Advertising stunk in the first quarter
First quarter estimates released by The Nielsen Co. showed spending declined 12 percent to $12.9 billion, lead by double-digit declines in magazines, radio, outdoor and newspapers. Cable TV dropped 2.7 percent while network TV fell 4.8 percent and Internet display ads were off 3.4 percent. Though search was not measured by Nielsen in its report, it is not immune from the overall economy.
Interestingly, one of the few bright spots was in the direct response area, which gained 14 percent. These are spots for companies such as The Video Professor, The Snuggie and Rosetta Stone. Fast food joints were also heavy spenders, jumping 7.7 percent.
Nielsen does not give projections but it's unlikely that they will improve significantly this year. Advertising is the first thing that gets cut when the economy goes south and the last thing to get restored when things rebound. For radio, magazines and newspapers, their goal of regaining advertising dollars will be especially difficult. Many advertisers have switched from traditional media to the internet.

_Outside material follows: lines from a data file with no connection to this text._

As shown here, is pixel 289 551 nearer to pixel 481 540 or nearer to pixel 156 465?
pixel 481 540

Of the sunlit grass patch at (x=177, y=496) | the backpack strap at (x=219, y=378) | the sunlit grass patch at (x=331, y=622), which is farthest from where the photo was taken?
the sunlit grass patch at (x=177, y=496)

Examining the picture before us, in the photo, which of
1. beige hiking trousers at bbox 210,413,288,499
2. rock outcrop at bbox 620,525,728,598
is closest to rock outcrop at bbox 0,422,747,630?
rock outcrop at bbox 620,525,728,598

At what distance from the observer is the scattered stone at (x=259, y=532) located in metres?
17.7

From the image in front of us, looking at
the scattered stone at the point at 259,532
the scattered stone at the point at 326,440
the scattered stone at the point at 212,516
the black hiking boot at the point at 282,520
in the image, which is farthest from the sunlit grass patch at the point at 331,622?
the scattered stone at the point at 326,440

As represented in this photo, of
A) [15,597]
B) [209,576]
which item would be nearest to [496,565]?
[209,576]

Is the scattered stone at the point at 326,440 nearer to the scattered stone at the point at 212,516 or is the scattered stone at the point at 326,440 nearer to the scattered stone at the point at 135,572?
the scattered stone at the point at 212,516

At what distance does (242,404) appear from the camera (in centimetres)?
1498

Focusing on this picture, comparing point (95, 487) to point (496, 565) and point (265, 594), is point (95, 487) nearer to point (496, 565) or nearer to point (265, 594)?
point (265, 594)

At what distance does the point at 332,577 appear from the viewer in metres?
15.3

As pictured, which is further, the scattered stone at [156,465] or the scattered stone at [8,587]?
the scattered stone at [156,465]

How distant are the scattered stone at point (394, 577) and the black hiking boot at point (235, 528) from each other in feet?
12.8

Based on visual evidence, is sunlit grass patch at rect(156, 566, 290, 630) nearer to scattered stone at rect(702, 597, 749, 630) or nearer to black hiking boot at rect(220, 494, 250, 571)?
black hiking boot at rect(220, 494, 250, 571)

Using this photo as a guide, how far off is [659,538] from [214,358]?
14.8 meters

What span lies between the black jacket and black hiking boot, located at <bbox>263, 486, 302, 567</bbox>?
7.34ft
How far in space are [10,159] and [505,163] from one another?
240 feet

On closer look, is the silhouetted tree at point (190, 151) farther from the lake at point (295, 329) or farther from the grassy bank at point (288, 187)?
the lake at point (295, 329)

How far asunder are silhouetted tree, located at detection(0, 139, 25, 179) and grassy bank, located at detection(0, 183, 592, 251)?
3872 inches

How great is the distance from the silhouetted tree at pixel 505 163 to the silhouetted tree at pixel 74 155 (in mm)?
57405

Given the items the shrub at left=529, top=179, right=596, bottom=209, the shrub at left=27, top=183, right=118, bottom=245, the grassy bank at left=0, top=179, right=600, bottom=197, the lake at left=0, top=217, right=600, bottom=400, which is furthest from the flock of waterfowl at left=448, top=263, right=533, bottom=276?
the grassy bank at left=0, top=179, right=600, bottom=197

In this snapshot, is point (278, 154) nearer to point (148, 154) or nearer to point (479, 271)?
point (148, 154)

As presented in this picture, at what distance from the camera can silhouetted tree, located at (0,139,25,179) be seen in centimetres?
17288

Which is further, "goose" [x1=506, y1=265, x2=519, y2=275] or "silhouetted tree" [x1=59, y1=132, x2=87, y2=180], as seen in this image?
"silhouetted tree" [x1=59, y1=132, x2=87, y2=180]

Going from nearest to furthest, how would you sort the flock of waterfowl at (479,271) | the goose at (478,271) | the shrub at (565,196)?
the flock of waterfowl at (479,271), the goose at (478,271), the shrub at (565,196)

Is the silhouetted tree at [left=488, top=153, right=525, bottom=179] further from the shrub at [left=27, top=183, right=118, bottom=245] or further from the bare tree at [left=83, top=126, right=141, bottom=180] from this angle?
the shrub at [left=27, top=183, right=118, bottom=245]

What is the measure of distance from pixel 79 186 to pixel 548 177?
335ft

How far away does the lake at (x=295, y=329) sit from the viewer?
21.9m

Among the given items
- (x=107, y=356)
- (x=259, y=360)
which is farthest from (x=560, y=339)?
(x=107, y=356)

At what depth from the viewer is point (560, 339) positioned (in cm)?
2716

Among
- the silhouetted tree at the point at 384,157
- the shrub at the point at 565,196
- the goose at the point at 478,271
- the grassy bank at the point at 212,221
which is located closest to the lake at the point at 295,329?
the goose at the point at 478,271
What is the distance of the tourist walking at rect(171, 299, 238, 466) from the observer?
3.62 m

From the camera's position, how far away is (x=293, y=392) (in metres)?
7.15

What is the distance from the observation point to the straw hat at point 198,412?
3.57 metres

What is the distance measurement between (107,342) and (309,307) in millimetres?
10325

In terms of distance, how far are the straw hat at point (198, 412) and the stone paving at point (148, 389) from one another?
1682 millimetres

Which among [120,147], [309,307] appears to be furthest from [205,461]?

In addition to the economy, this year lacks big events such as a presidential election or the Olympics. Spending would have gone down anyway without the worst financial crisis since the Great Depression.
The result is that the world of advertising has been turned upside down. The world must have gone mad when ubiquitous pitchman Billy Mays is starting to become a more influential advertiser than General Motors (GMGMQ).